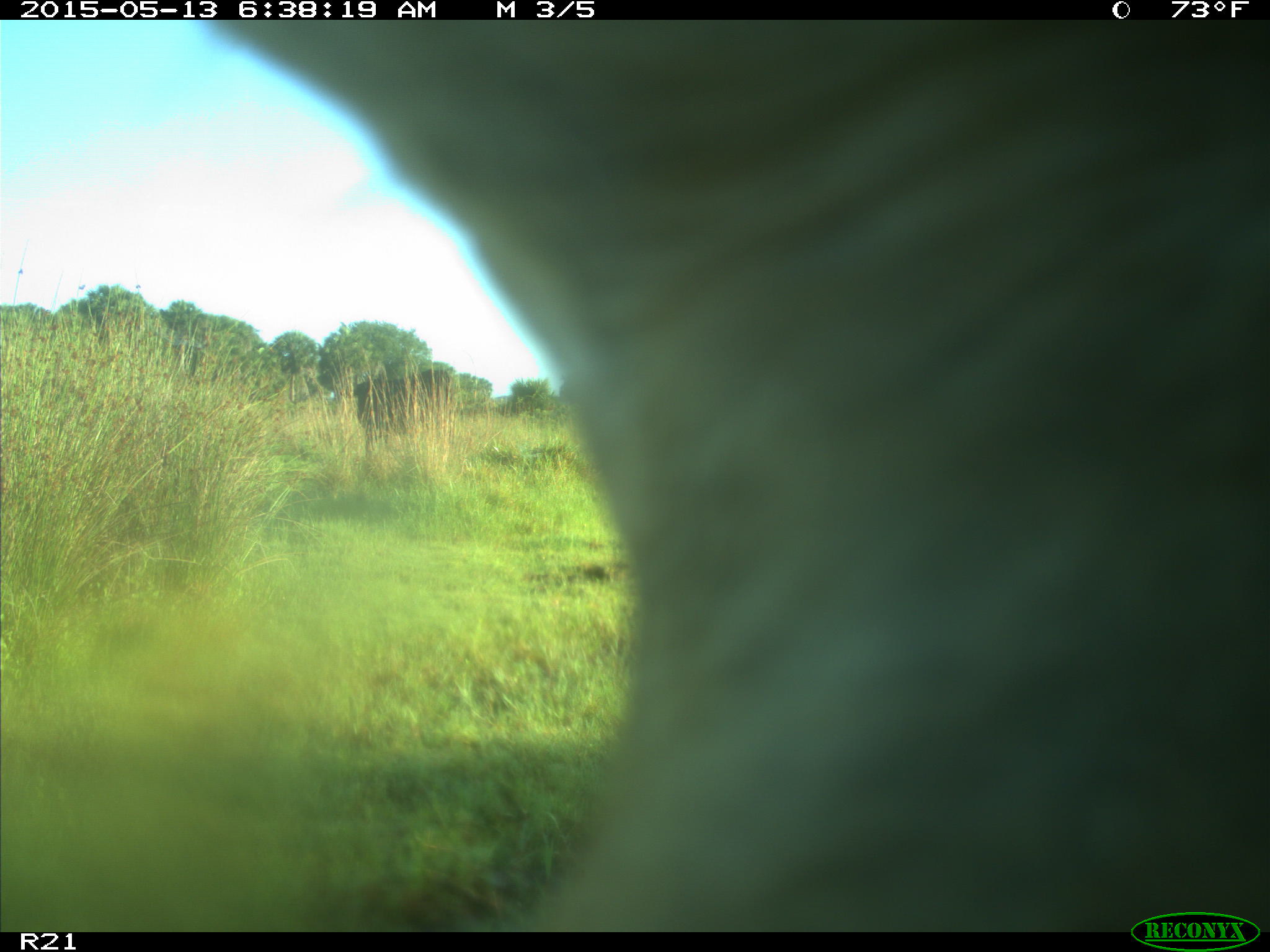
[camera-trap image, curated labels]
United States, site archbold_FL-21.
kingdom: Animalia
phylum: Chordata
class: Mammalia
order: Artiodactyla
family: Bovidae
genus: Bos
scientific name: Bos taurus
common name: domestic cow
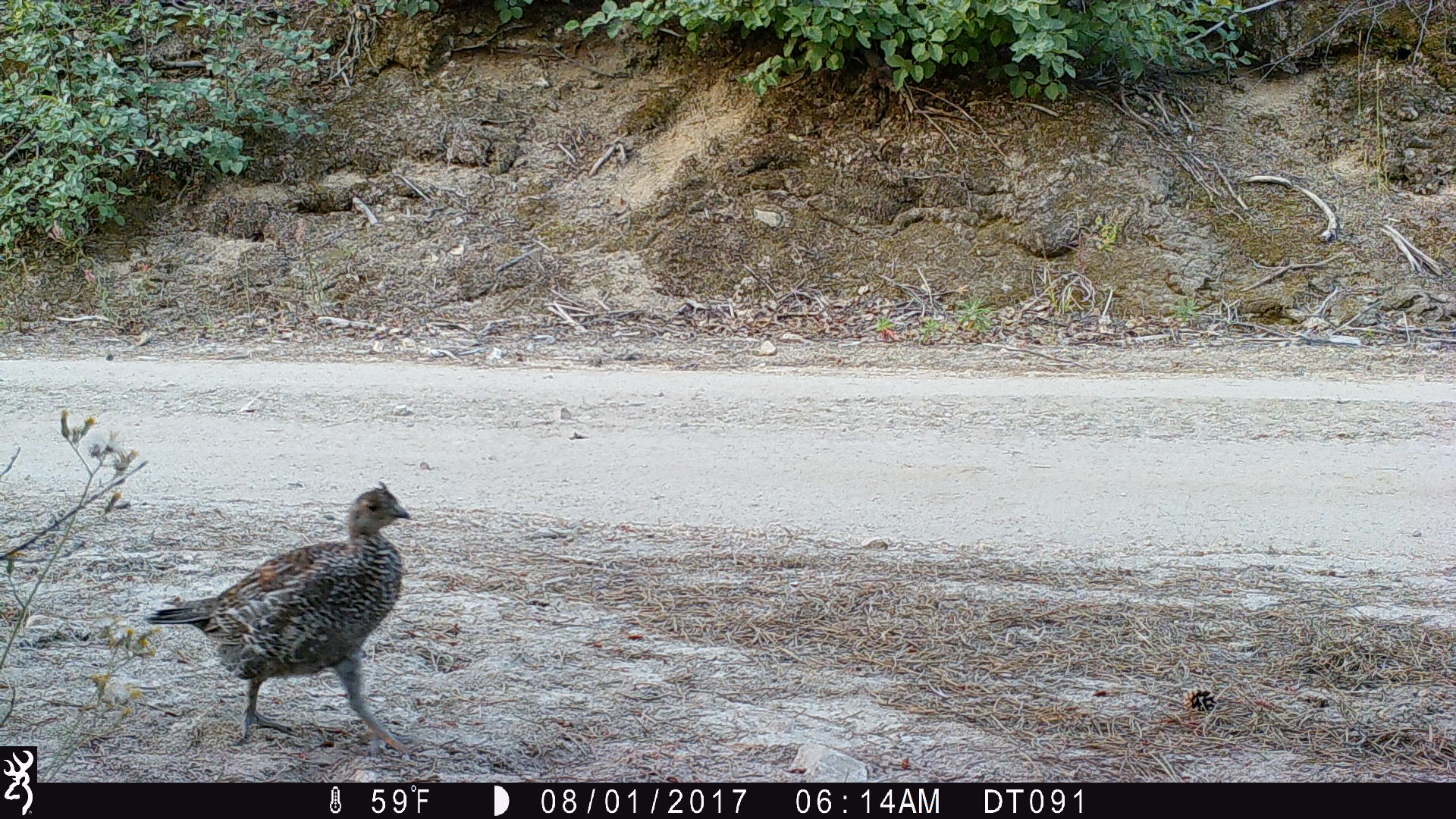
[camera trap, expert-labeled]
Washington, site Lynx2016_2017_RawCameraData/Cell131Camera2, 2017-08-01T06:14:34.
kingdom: Animalia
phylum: Chordata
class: Aves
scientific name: Aves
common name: birds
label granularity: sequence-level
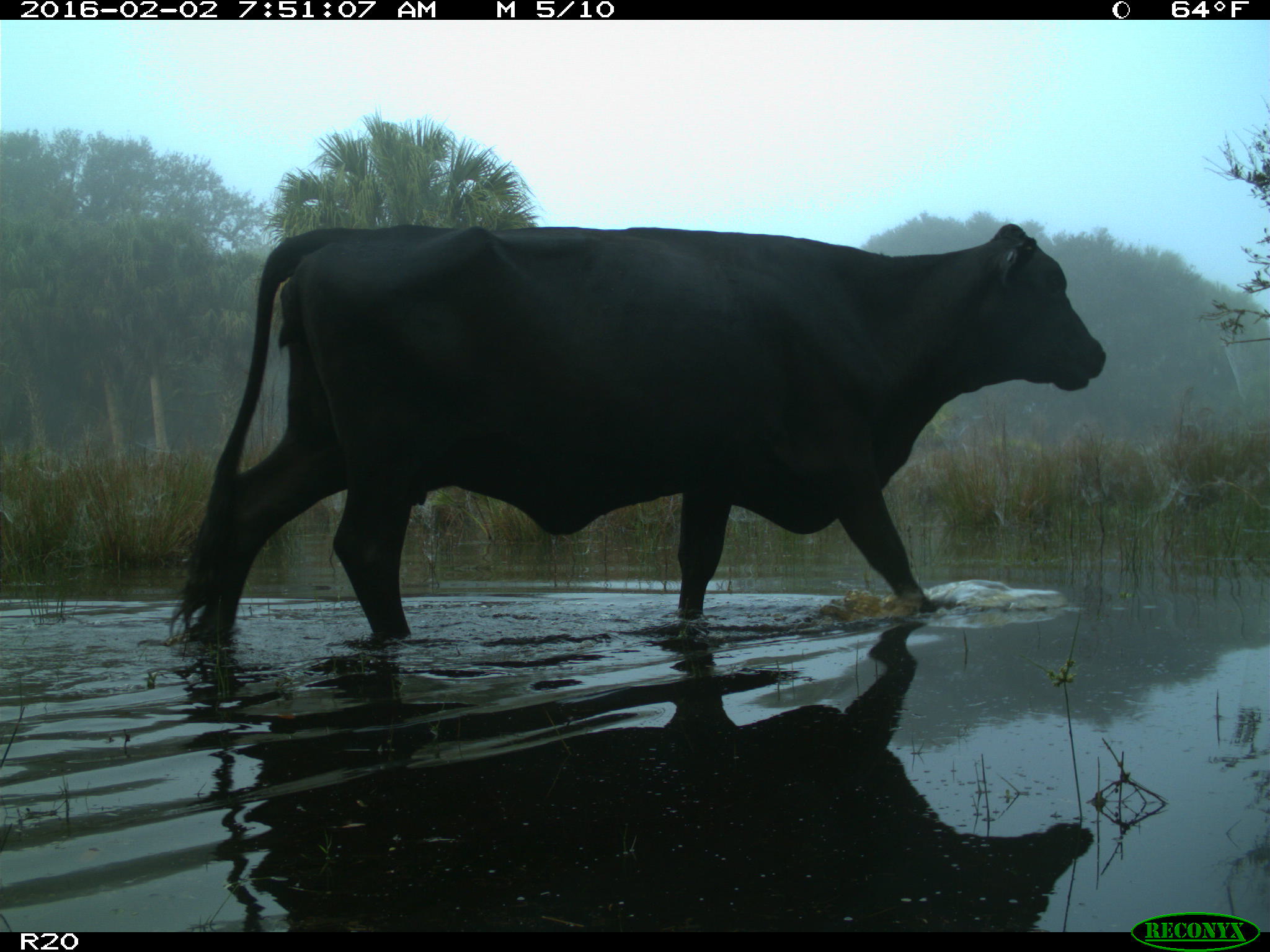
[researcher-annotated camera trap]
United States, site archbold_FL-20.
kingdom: Animalia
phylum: Chordata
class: Mammalia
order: Artiodactyla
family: Bovidae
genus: Bos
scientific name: Bos taurus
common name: domestic cow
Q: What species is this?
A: Bos taurus (domestic cow).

Task instructions — Filter the material for the word "United" and copy each matching line.

Answer box —
United States, site archbold_FL-21.
United States, site archbold_FL-20.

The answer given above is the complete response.